Wear a Feng Shui pig? Ok, I’m a monotheist really

I hereby affirm my lack of belief in mumbo-jumbo

September 10, 2009 10:53
2 min read

Perhaps it was a terrible idea from the start to draw on the services of a grand master of Feng Shui, but it is indicative of my levels of despair at the state of our flat, or Battleship Domestica, as I like to call it.

Said battleship has been listing rather more than usual recently, having been regularly broadsided by assortments of children and my scientist husband, whose habits I won’t go into here.

I imagine myself like Scotty on Star Trek as yet another washing up landslide, or other disaster, strikes Battleship D. I yell things like: “she cannae take it, Captain” in a fake Fife accent.

The great thing about Scotty is that he, unlike me, doesn’t take it personally. You wouldn’t catch him in a huff mumbling tearfully “I’m trying my best you know, but I just don’t know where the time goes.” Perhaps Scotty and I should swap lines more often?

And so a Feng Shui grand master himself came to our hovel, with two adoring ladies who measure stuff and fiddle with compasses. Unfortunately, at the moment of his arrival, our geriatric cat had got over-excited and pooed on the hall rug.

“She’s very elderly — 17,” I said in a low voice as if I didn’t want to embarrass the poor cat.

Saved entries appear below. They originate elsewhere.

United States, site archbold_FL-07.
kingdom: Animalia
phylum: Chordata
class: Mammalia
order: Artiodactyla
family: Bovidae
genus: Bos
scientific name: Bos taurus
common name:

I ushered the group into the living room to find a pile of cat sick on the living room floor. Just at that moment, my daughter yelled from the bathroom “Mummy my poo is stuck in my bottom and won’t come out!”

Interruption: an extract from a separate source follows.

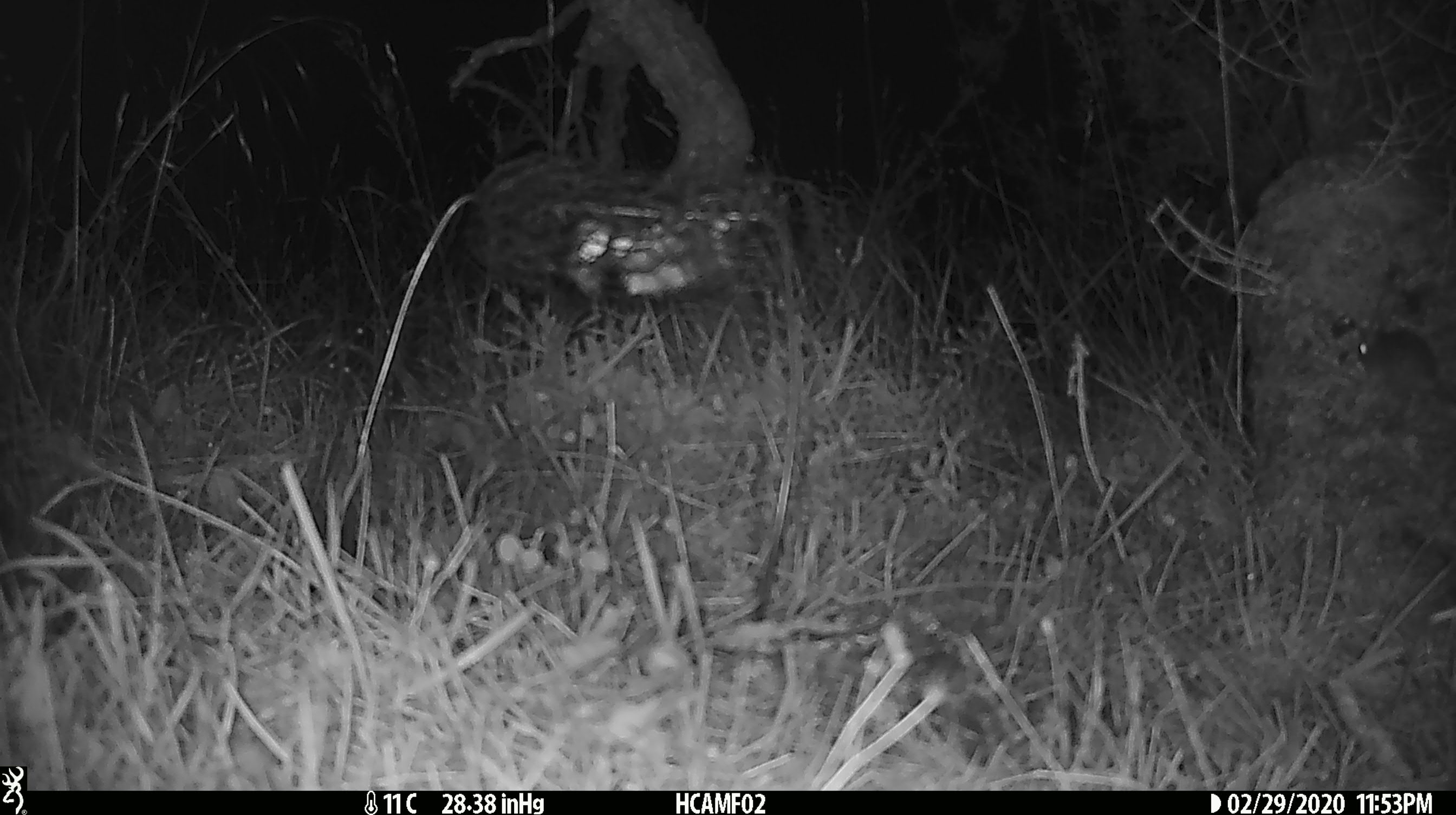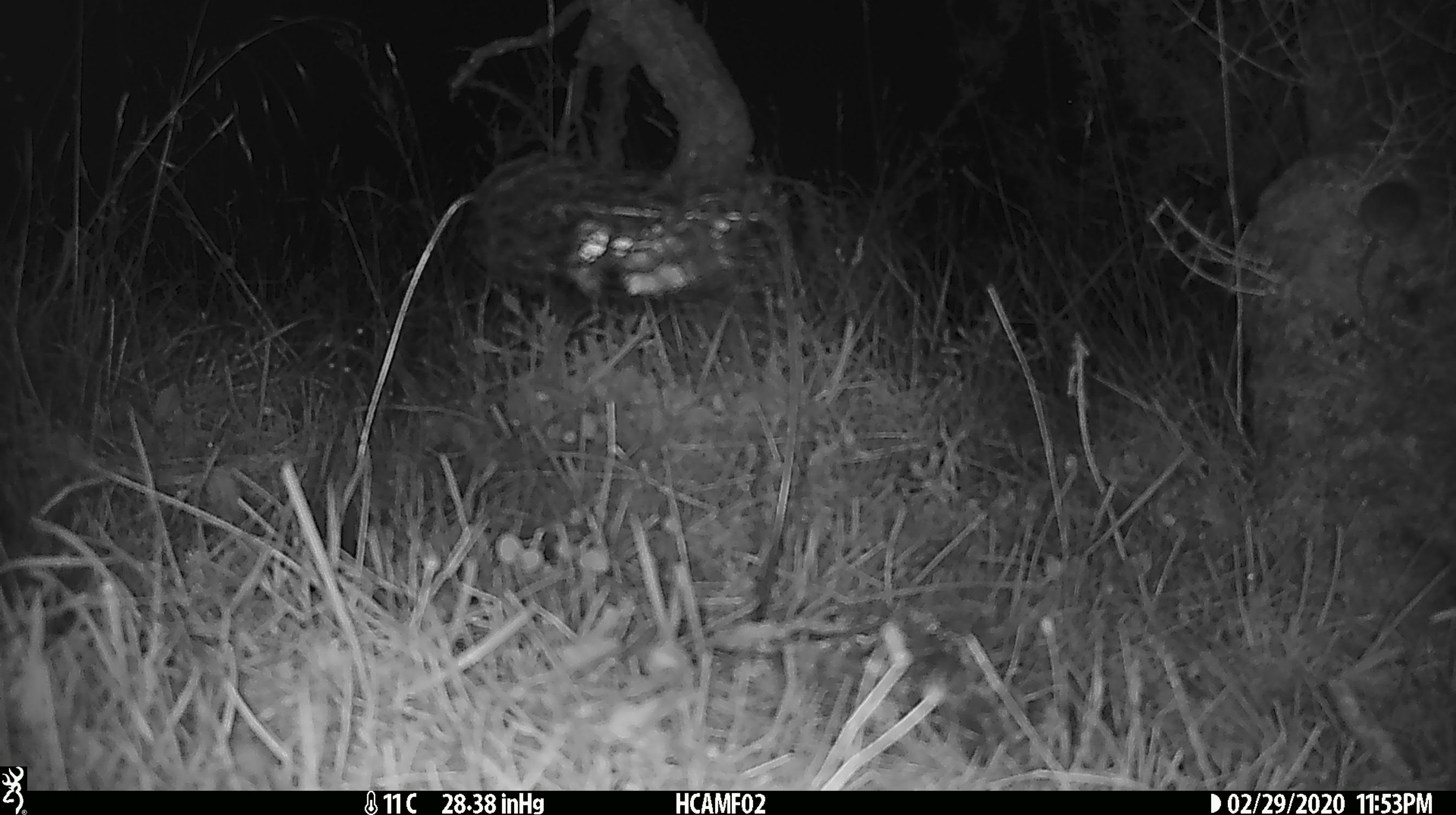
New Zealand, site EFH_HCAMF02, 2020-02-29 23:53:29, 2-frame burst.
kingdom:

What could I say? “Message for Starfleet Command: I’m sorry, there seems to have been a Klingon attack, my cat and daughter have been replaced with changelings with no control of their bodily functions.”

We proceeded around the house and Grand Master Chin sighed at regular intervals. He looked at the overgrown garden and spent ages analysing the rattle on the front door. Then pausing in our catastrophic bedroom where a mountain range of laundry gives way to dust dunes of neglect, he turned to me and said: “You need to tidy up.”

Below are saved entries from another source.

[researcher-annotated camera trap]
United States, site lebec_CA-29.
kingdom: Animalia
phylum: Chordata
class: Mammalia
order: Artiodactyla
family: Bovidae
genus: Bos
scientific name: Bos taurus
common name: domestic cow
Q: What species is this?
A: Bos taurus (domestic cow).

And there it was, the Grand Master’s wisdom.

About a week later, a report arrived. Much of what was in it was quite sensible — prune bushes in garden, good positions for furniture. But the report arrived with a small green pig carved in jade. A note instructed me to put it on at 9am on October 5 and then wear it at all times hooked around my bra strap.

I was suddenly very annoyed. What had begun as a fun incursion into another culture’s wisdom on improving your home, had suddenly dragged me to the brink of polytheistic mumbo jumbo, where I had to wear a small green pig inside my bra.

What would happen if I didn’t wear the pig? Was it bad luck to leave it languishing in a dust dune?

I put these thoughts to the back of my mind, it’s not every day you have the opportunity to affirm your monotheism. And so Lawrence of Pigarabia was set free in the desert dust dunes of my dressing table and I resolved to use Jew-do, not voodoo.

As Jews we are meant to clean our houses at Pesach and Rosh Hashanah and once a week for shabbes. And that is exactly what I am going to do — as soon as I fix this warp drive.